Met betrekking tot parketnummer 13/431951-07 heeft de officier van justitie, na het inwinnen van inlichtingen bij de desbetreffende parketsecretaris, meegedeeld dat inmiddels besloten is tot sepot ‘wegens te weinig nationaal belang’.
Beoordeling
De rechtbank is van oordeel dat de in artikel 36, tweede lid, OLW geboden mogelijkheid zich niet voordoet. De door de raadsman aangehaalde uitspraak van 27 januari 2006 zag op een overlevering ten behoeve van berechting en is om die reden al niet van toepassing op de onderhavige situatie. De overlevering is immers toelaatbaar verklaard ten behoeve van de tenuitvoerlegging van een tegen de opgeëiste persoon gewezen, onherroepelijke vrijheidsstraf.
Artikel 36, eerste lid van de OLW bepaalt dat de beslissing omtrent de tijd en de plaats van de feitelijke overlevering wordt aangehouden indien en zolang tegen de opgeëiste persoon een strafrechtelijke vervolging in Nederland gaande is. Dit laatste is door het instellen van een rechtsmiddel tegen het vonnis van de politierechter te Den Haag, het geval. De rechtbank is dan ook van oordeel dat de feitelijke overlevering wel is toegestaan maar dat deze door bijzondere omstandigheden, te weten een met het ingestelde rechtsmiddel samenhangend beletstel, nog niet heeft kunnen plaatsvinden. Het Openbaar Ministerie bevindt zich in een overmachtsituatie ten aanzien van de feitelijke overlevering. In deze omstandigheden dient de vordering tot verlenging van de gevangenhouding te worden toegewezen en het verzoek tot opheffing van de detentie te worden afgewezen.
De raadsman heeft subsidiair de schorsing van de detentie verzocht. Er zijn echter geen bijzondere omstandigheden aangevoerd die de schorsing van de detentie zouden rechtvaardigen.
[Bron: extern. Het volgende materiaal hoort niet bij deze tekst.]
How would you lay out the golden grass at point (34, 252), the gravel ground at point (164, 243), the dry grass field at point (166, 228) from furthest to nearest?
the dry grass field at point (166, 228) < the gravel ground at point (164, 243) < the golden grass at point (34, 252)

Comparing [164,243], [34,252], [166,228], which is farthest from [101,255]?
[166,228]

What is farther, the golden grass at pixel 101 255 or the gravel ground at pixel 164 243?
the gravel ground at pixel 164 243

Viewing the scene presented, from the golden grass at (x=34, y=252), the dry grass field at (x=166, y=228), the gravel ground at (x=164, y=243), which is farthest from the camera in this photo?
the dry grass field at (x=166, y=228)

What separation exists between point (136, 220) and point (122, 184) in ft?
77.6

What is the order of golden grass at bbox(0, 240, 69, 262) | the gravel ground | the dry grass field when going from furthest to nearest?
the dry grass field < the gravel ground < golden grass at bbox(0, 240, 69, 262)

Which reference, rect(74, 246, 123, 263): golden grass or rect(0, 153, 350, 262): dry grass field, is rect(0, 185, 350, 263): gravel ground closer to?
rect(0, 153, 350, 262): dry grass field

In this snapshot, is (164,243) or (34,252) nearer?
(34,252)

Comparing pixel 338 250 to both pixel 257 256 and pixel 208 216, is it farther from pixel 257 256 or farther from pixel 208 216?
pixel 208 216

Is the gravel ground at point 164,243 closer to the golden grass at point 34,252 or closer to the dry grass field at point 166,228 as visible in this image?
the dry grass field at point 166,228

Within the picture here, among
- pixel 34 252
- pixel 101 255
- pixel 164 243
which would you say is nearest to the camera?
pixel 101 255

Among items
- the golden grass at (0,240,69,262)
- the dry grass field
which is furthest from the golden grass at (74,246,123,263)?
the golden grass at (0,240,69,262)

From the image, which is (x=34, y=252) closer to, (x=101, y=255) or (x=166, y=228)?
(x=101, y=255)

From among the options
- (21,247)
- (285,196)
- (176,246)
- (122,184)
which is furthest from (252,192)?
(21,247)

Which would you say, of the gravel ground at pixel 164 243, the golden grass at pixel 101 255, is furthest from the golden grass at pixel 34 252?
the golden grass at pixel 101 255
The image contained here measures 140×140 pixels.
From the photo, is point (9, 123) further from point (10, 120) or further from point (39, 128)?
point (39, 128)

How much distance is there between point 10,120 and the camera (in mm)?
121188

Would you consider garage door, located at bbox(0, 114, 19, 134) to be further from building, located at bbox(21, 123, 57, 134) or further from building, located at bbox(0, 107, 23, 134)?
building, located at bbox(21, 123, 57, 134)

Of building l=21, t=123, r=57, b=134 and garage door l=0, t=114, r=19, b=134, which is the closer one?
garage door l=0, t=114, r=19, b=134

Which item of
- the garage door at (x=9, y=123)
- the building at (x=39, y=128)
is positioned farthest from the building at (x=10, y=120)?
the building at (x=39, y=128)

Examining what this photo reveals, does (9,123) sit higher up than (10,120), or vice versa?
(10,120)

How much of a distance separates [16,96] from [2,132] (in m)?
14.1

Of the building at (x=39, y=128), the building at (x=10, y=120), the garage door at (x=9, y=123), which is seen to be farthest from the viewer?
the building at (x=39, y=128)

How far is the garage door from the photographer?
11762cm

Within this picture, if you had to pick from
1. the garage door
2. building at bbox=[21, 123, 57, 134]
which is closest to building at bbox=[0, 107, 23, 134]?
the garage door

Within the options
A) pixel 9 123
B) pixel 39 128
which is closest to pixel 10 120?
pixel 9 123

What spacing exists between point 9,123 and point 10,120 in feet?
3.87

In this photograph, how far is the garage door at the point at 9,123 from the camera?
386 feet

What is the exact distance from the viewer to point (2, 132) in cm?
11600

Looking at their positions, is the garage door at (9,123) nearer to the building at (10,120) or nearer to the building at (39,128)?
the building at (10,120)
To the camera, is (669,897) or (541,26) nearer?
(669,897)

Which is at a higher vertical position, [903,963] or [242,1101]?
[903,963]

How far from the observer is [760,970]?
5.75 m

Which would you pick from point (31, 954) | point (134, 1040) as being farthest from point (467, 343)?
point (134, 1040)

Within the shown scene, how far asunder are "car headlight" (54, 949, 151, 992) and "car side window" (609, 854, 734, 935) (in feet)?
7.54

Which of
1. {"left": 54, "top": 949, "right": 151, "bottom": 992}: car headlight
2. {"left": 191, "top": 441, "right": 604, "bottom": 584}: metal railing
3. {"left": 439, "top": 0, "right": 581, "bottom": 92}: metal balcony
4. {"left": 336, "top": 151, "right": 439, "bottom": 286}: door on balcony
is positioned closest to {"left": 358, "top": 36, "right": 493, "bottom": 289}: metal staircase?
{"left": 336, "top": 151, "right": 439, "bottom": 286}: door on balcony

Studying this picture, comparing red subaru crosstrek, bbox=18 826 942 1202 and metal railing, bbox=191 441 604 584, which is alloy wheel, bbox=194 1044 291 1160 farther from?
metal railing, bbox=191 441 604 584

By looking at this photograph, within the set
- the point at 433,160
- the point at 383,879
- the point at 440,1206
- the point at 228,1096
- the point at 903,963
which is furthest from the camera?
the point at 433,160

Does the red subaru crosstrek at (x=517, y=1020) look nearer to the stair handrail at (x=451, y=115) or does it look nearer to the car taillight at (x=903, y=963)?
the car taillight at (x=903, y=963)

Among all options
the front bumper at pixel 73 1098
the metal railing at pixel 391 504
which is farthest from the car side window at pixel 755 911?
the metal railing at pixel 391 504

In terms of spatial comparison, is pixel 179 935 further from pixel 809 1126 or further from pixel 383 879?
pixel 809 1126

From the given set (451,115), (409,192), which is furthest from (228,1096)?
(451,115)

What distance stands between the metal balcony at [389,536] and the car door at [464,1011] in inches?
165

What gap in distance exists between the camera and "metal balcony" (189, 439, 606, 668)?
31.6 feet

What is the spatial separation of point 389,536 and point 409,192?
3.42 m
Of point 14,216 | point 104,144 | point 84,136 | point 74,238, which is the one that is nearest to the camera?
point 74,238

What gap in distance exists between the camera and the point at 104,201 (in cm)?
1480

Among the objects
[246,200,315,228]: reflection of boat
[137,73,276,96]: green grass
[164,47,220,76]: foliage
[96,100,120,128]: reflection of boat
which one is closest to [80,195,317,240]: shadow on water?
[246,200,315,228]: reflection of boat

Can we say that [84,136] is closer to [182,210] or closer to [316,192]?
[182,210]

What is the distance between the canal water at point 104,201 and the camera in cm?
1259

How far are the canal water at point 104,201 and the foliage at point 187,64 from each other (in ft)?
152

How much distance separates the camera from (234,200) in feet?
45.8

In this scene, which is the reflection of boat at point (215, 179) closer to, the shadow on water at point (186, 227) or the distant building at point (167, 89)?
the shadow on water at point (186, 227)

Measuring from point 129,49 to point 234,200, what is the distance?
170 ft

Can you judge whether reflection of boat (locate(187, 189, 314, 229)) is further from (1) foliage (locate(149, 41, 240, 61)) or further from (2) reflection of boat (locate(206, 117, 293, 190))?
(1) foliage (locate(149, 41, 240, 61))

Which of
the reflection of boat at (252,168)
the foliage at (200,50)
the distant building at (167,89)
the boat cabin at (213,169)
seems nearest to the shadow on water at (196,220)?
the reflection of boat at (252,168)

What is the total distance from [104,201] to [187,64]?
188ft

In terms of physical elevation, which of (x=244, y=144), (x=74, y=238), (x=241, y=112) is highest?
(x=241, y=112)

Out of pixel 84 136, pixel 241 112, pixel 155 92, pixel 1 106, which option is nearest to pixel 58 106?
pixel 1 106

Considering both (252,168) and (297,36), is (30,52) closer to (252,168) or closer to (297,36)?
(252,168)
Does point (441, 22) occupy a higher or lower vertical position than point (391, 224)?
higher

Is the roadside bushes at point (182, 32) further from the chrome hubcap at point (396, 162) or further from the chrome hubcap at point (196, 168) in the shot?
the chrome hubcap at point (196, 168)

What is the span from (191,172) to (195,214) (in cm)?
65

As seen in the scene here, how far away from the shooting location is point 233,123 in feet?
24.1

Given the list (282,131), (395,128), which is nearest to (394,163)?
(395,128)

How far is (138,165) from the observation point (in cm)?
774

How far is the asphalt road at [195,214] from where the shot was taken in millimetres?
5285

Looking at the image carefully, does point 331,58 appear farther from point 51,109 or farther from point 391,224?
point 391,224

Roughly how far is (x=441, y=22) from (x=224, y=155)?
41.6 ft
Dit subsidiaire verzoek dient dan ook te worden afgewezen.
BESLISSING:
VERLENGT de gevangenhouding van [opgeëiste persoon] voornoemd voor de duur van dertig dagen ingaande 4 december 2007.
WIJST AF het verzoek tot opheffing van de gevangenhouding.
WIJST AF het subsidiair gedane verzoek tot schorsing van de gevangenhouding.
Aldus gedaan op 30 november 2007 in raadkamer van deze rechtbank en kamer door:
mr. E.D. Bonga-Sigmonds, voorzitter,
mrs. M.E.B. Terwee en J.C. Boeree, rechters,
In tegenwoordigheid van L. Werkman, griffier.